Nearly half the money spent on residential real estate in Manhattan during the first quarter of 2019 (45.4 percent, to be exact) was spent on the most expensive homes — those that sold for more than $4 million — according to information collected by Jonathan J. Miller, president of the appraisal firm Miller Samuel.
As for the most affordable homes — those priced under $1 million — only 14.5 percent of the money spent on real estate went toward buying them.
That might not seem surprising, but rewind to the third quarter of 2001 and you’ll find that ratio nearly inverted: 14 percent of the money spent went toward properties over $4 million, while 42 percent went to those under $1 million. (The share spent on homes in the middle, between $1 million and $4 million, has remained relatively unchanged.)

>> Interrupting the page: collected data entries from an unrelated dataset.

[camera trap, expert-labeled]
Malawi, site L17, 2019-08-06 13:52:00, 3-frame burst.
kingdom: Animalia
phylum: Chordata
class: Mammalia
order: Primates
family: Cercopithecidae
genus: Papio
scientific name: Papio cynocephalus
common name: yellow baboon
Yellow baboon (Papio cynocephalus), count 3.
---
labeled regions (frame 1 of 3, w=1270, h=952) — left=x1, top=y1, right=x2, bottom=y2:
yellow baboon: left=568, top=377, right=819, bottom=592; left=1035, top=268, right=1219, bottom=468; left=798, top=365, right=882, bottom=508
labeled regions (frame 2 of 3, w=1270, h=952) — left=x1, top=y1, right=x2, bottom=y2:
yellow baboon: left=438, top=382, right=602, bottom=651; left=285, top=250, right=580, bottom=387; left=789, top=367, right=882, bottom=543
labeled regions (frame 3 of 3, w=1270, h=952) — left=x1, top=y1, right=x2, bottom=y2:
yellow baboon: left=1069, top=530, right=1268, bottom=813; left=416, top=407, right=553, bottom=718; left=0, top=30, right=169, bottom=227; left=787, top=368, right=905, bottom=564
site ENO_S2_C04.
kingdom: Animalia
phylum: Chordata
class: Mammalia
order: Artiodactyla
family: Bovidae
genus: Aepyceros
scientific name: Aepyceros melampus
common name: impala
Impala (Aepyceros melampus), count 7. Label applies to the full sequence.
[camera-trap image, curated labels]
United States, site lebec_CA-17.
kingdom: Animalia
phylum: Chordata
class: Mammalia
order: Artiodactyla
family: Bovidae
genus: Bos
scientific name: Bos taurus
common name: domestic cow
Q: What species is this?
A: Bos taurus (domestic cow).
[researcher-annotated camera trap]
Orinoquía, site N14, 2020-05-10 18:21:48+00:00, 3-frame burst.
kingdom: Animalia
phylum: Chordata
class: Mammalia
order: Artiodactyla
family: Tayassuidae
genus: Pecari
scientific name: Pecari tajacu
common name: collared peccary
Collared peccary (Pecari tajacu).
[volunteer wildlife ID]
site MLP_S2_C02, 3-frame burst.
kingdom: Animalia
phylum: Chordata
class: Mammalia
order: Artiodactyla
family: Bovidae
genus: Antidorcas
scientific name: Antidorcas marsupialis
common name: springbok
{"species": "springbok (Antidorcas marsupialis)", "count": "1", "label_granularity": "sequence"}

Why the huge growth at the top? Simply put, the high cost of land combined with easily available capital made building anything but the highest-end properties unappealing to investors and developers, said Mr. Miller, who began charting the dollar distribution among these price ranges in the days following the Sept. 11 attacks, anticipating that the event might affect the market.
Lower interest rates and tax credits for first-time home buyers helped boost the under-$1 million market and tamp down the high end somewhat, he noted, but ultimately the over-$4 million market continued its upward trajectory, accelerated by a flood of foreign wealth.
While recent reports suggest that growth at the high end may finally be slowing, the figures for the third quarter of every year since 2001 show just how relentless that growth has been.